What you will do: In the introduction to sensitivity analysis theory, which of the four major sources of variation does sensitivity analysis address?

START Source document

Sensitivity Analysis - Theory#

Introduction#

Sensitivity analysis is a set of techniques used to quantify a system’s variability due to different sources of uncertainty. For rocketry simulators, this amounts to the study of the deviation between the observed and the nominal flight.

From all sources of variation, there are four of major importance:

1. Rocket Physics model: consists of the physics models used in rocketry. It encompasses which rocketry elements we can incorporate such as different types of motors, aerodynamic surfaces, and other rocket components along with the mathematical equations used to describe them.

2. Numerical approximations: consists of how well we can solve the physics equations. Analytic solutions are seldomly available, and therefore we must resort on numerical approximations.

3. Weather forecast: consists of how well the environment is predicted. Accurate predictions are crucial for rocketry simulation as many components are influenced by it.

4. Measurement uncertainty: consists of measurement errors. Every instrument has a limited precision, which causes us to simulate flights with parameters values that are not the true values but should be somewhat close.

Accurate predictions requires analyzing carefully each source of variation. The first two sources of variation are naturally handled by the simulator itself in the implementation of rocketry components and computational methods. Weather forecasting might be directed implemented in the software or aided by the use of another specialized simulator. Sensitivity analysis tackles the last source of uncertainty by quantifying how the variability in rocket parameters causes variability in the variables of interest.

END Source document
START Data extract

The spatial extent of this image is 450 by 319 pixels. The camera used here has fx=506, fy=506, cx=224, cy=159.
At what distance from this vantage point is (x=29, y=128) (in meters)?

END Data extract

Answer for this exercise: Measurement uncertainty.